2) Re-using the batteries and the motor/transaxle with someone else's inverter: the UMC is not only working, but for sale now, is that not right? That allows the power stage of the existing inverter to be re-used, while lobotomizing the entire front end of the inverter and its unpleasant ties to the existing vehicle's VCU. Swapping out the inverter also allows you to push more power out of the Leaf motor- a hell of a lot if you take a look at what the CRX guy did! His is amazing, but I don't think he even salvaged the power section out of the Leaf inverter, he just started more or less from scratch with his controller.

3) Adding the BMS and charger to 2)- would require some CANBUS hacking and reverse engineering for sure.

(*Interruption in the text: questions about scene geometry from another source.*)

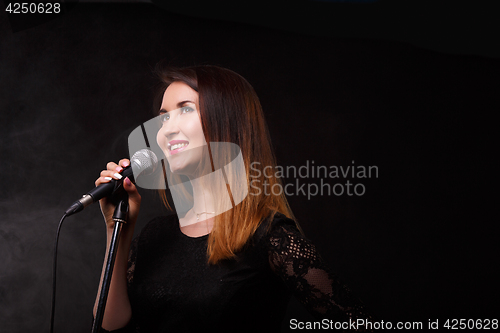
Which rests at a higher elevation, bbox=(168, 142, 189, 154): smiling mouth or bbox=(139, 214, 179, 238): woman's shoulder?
bbox=(168, 142, 189, 154): smiling mouth

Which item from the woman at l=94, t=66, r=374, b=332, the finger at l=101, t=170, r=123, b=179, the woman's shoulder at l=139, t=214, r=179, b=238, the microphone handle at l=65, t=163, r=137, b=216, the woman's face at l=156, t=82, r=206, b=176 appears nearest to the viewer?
the microphone handle at l=65, t=163, r=137, b=216

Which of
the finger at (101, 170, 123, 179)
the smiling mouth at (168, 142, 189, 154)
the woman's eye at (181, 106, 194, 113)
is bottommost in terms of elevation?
the finger at (101, 170, 123, 179)

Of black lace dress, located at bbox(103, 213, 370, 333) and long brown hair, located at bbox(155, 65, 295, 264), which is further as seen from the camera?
long brown hair, located at bbox(155, 65, 295, 264)

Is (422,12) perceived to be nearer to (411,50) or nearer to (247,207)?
(411,50)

Definitely already well beyond my personal skill and frustration tolerance level!

4) Re-using the whole car- an "in vivo" transplant. Wow, that's a complex task- so many wires, so many parts not actually necessary in your own car. plus the displays etc......but you get the BMS and the charger as well as all the other bits. 

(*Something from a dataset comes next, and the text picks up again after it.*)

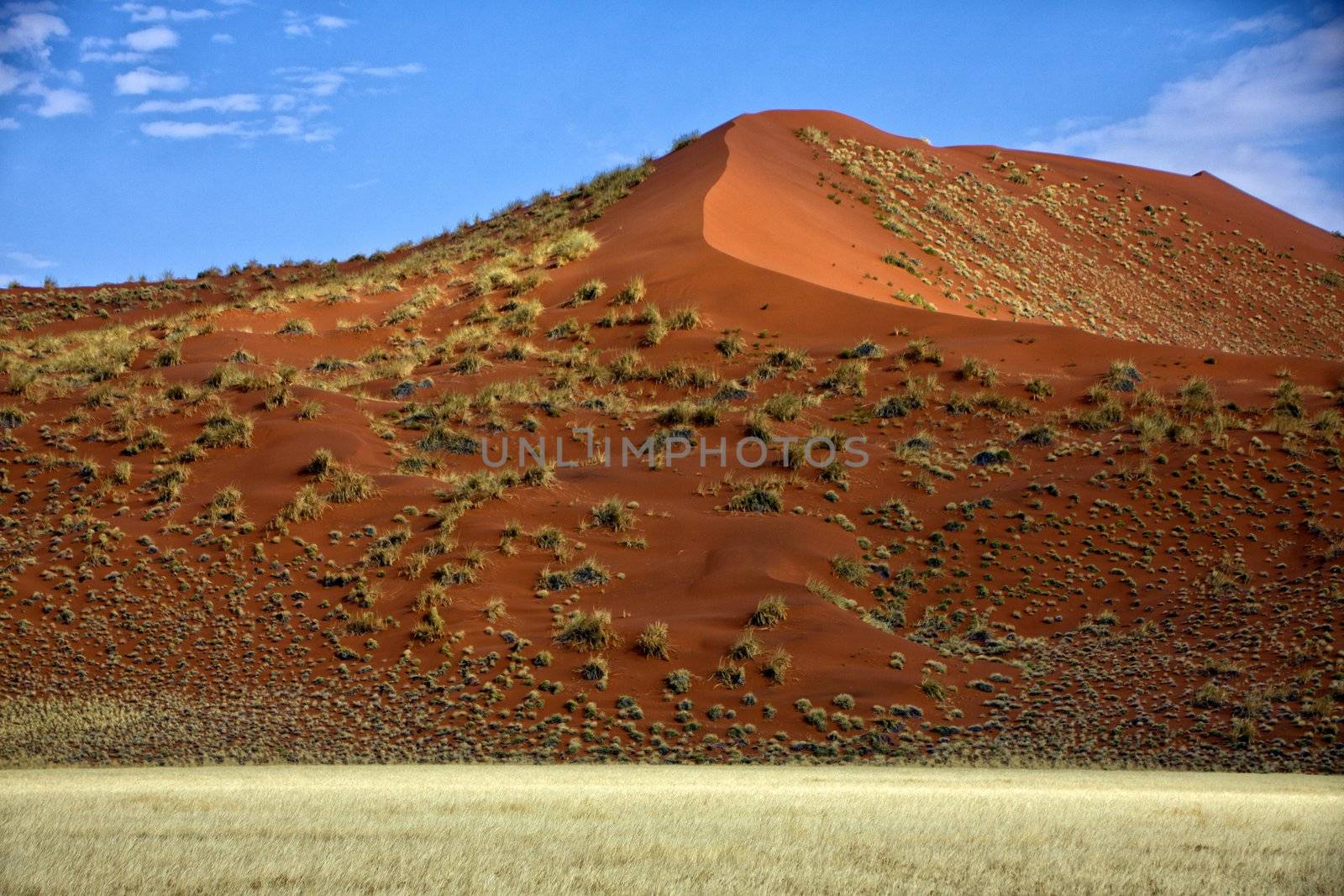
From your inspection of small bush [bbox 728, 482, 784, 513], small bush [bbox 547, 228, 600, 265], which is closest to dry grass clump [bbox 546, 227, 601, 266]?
small bush [bbox 547, 228, 600, 265]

5) Just buying a working, used Nissan Leaf out of California for $7000 USD, and driving it.

Unless you're putting the powerplant into something really cool, why would you bother with anything other than 5)?


----------



## piotrsko (Dec 9, 2007)

Because they are ugly and not a Ford


----------



## lottos (Jun 22, 2008)

Moltenmetal said:


> I was really excited to keep up with miscrms in-vivo transplant of a Leaf into his Saab Sonnet, but he hasn't posted since May of last year.


Same here. He seemed so close to being finished and the first to do one.

Disappointed...


----------



## Caps18 (Jun 8, 2008)

I could see it being much more of a mechanical/structural engineering challenge to take all of the leaf parts and place a shell of a different car over top of it. I don't know what would happen and all of the problems that would entail. But, the electrical, drive shaft, and EV side of things would not be a problem.

This is an expensive GT40 shell that might need Tesla like speed to make it worth it. But, I would think that I would have had an easier time moving all of the Leaf parts into an Chevy S10 than researching and buying all of the parts one at a time like I had to do. But, I can't be certain, and besides the high speed charging, I think mine will be better in the end.

http://race-car-replicas.com/rcr40-kit-details


----------